◆ **What you need to do**
Write out each line of the material again, word for word.

********************

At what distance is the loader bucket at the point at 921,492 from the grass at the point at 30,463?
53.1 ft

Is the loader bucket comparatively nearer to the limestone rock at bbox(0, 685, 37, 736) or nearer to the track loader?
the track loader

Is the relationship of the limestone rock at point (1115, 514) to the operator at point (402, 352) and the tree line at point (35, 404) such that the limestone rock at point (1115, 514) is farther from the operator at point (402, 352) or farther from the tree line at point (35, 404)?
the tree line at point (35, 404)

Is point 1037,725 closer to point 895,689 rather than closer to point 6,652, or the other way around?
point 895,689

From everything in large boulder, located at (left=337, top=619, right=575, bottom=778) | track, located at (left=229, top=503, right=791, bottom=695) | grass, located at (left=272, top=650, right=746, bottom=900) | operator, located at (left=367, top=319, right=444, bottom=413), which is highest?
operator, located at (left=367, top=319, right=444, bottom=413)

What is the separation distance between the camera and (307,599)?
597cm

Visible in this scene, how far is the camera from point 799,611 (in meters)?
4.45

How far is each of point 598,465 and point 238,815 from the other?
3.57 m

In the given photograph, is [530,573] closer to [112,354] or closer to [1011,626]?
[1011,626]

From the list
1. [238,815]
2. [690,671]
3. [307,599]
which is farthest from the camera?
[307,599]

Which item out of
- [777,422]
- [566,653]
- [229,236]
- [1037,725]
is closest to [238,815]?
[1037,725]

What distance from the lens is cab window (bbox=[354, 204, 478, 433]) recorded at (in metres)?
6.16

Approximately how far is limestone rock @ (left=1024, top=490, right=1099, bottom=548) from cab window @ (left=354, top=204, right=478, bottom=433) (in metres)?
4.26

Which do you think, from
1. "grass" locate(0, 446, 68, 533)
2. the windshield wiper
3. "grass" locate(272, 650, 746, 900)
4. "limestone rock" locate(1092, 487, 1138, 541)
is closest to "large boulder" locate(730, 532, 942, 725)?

********************

◆ **Complete answer**
At what distance is the loader bucket at the point at 921,492 from the grass at the point at 30,463?
53.1 ft

Is the loader bucket comparatively nearer to the limestone rock at bbox(0, 685, 37, 736) or nearer to the track loader?
the track loader

Is the relationship of the limestone rock at point (1115, 514) to the operator at point (402, 352) and the tree line at point (35, 404) such that the limestone rock at point (1115, 514) is farther from the operator at point (402, 352) or farther from the tree line at point (35, 404)?
the tree line at point (35, 404)

Is point 1037,725 closer to point 895,689 rather than closer to point 6,652, or the other way around?
point 895,689

From everything in large boulder, located at (left=337, top=619, right=575, bottom=778) | track, located at (left=229, top=503, right=791, bottom=695) | grass, located at (left=272, top=650, right=746, bottom=900) | operator, located at (left=367, top=319, right=444, bottom=413), which is highest?
operator, located at (left=367, top=319, right=444, bottom=413)

What is the separation distance between the camera and (307,599)?
597cm

Visible in this scene, how far is the camera from point 799,611 (in meters)?
4.45

How far is each of point 598,465 and point 238,815 from the other?
3.57 m

In the given photograph, is [530,573] closer to [112,354] or closer to [1011,626]?
[1011,626]

From the list
1. [238,815]
2. [690,671]
3. [307,599]
which is farthest from the camera?
[307,599]

Which item out of
- [777,422]
- [566,653]
- [229,236]
- [1037,725]
is closest to [238,815]?
[1037,725]

What distance from the lens is cab window (bbox=[354, 204, 478, 433]) recorded at (in metres)?
6.16

Approximately how far is limestone rock @ (left=1024, top=490, right=1099, bottom=548) from cab window @ (left=354, top=204, right=478, bottom=433) (in metres)?
4.26

Which do you think, from
1. "grass" locate(0, 446, 68, 533)
2. the windshield wiper
3. "grass" locate(272, 650, 746, 900)
4. "limestone rock" locate(1092, 487, 1138, 541)
is closest to "large boulder" locate(730, 532, 942, 725)?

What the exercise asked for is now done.